Bodrum'un endişeli sesiyle iyice kendime gelmiştim. "GÜNAYDIN AMA BANA HİÇ GÜN AYMADI BULUŞUP ŞU ÖDEVİ HALLETMELİYİZ" diye bağırmıştı. "Bak şimdi sakince bize geliyorsun ve burda bu ödevi bitirip kahve içmeye çıkıyoruz" demiştim. Sakinliğime ben de şaşırdım ama olsundu. Bi yarım saat sonra Bodrum gelmişti. Sibel Abla açmıştı kapıyı ki duymamıştım. Bodrum'u görünce karşımda bi tık korkmuştum. "Manyak kız eve ne ara girdin?! "dedim. "Bal'cığım Sibel Abla boşuna burada hizmetli değil."dedi ki haklıydı. Dün olanlardan sonra kafam uçmuştu bi tık.

Çalışma odasına geçip başlamıştık ödeve ikimiz de diş hekimliği birinci sınıf öğrencisiydik. Bodrum, 2000'ler pop şarkılarıyla şuan ki ambiansı değiştirmeye çalışıyordu. Ödeve cidden başladığımızda saat 10.30'du. Şuan ise 17.43'tü. İkimiz de cidden çok yorulmuştuk. Bodrum koltuğa yığılmış uzun sarı saçları yüzüne gelmiş böyle hem komik hem korkunç duruyordu. Kahkaha attım. "Bodrum korkunçsun" dedim ama benim de halimin ondan geri kalır yoktu. "Bal, özür dilerim ama sen daha korkunçsun" dedi ve bi kahkaha patlattı. İkimiz de çok acıkmıştık. Bodrum'u bilmiyorum ama ben cidden aşırı acıkmıştım. 
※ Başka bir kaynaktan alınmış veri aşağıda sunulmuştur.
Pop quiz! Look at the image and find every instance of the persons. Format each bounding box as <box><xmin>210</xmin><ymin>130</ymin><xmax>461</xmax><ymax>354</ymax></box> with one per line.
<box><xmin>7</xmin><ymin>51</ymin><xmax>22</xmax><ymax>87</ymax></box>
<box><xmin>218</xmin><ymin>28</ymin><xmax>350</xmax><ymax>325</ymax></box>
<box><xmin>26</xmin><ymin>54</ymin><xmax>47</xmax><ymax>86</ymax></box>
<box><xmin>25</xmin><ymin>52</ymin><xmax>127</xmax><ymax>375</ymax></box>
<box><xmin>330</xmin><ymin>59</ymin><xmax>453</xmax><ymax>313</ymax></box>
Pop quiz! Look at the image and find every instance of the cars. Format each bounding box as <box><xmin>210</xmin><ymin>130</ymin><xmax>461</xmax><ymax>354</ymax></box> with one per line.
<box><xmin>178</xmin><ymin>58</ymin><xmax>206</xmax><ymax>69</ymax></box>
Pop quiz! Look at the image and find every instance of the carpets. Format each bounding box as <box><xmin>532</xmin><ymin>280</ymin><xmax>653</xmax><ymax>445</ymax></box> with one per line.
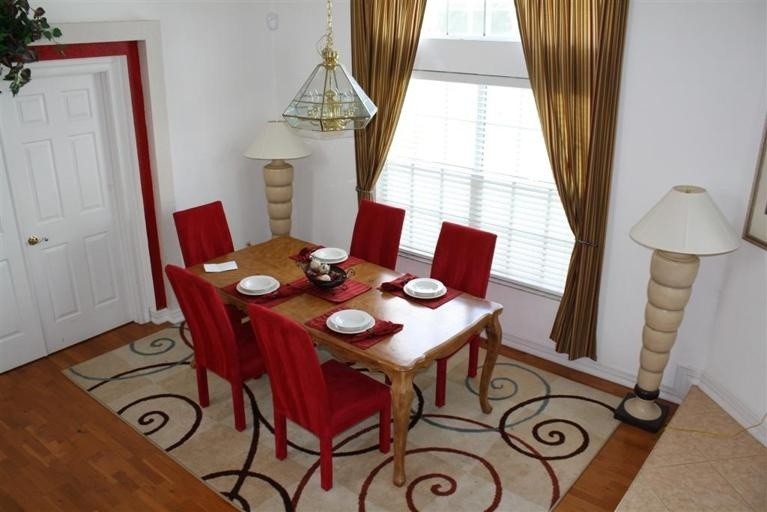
<box><xmin>59</xmin><ymin>317</ymin><xmax>623</xmax><ymax>512</ymax></box>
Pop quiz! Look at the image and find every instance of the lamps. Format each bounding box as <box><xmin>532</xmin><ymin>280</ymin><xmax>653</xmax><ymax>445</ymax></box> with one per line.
<box><xmin>243</xmin><ymin>120</ymin><xmax>312</xmax><ymax>238</ymax></box>
<box><xmin>283</xmin><ymin>1</ymin><xmax>377</xmax><ymax>132</ymax></box>
<box><xmin>612</xmin><ymin>185</ymin><xmax>742</xmax><ymax>434</ymax></box>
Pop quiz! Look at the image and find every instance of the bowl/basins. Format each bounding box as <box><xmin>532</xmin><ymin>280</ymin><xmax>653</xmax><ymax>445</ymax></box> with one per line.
<box><xmin>407</xmin><ymin>278</ymin><xmax>444</xmax><ymax>294</ymax></box>
<box><xmin>315</xmin><ymin>248</ymin><xmax>347</xmax><ymax>260</ymax></box>
<box><xmin>331</xmin><ymin>309</ymin><xmax>371</xmax><ymax>329</ymax></box>
<box><xmin>303</xmin><ymin>263</ymin><xmax>347</xmax><ymax>289</ymax></box>
<box><xmin>240</xmin><ymin>275</ymin><xmax>276</xmax><ymax>292</ymax></box>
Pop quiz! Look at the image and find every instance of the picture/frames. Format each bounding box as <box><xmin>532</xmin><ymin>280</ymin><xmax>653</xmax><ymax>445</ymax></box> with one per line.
<box><xmin>741</xmin><ymin>116</ymin><xmax>767</xmax><ymax>253</ymax></box>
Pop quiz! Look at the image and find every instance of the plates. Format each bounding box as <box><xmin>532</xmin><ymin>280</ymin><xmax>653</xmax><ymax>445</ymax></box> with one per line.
<box><xmin>326</xmin><ymin>313</ymin><xmax>376</xmax><ymax>335</ymax></box>
<box><xmin>403</xmin><ymin>284</ymin><xmax>447</xmax><ymax>300</ymax></box>
<box><xmin>236</xmin><ymin>279</ymin><xmax>281</xmax><ymax>296</ymax></box>
<box><xmin>309</xmin><ymin>253</ymin><xmax>348</xmax><ymax>265</ymax></box>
Bodrum'la kararlaştırıp pizza sipariş etmiştik ve onu beklemeye başladık. Pizzalarımızı beklerken arka bahçede armut koltuklarda ikimiz de tabiri caizse açlıktan kıvranıyorduk. Nihayet kapı çalmıştı duyar duymaz neredeyse kapıya uçarak gittim. gözlerimde pizza emojisi vardı resmen. Bodrum mutfaktaki masadaydı. Pizzayı ikimiz de çok seviyorduk ve bayıla bayıla yedik. "Ohh be dünya varmış" dedi Bodrum. Bu kız her haliyle çekici ve komikti. Onun bu haline tebessüm edip telefonumu elime aldım. 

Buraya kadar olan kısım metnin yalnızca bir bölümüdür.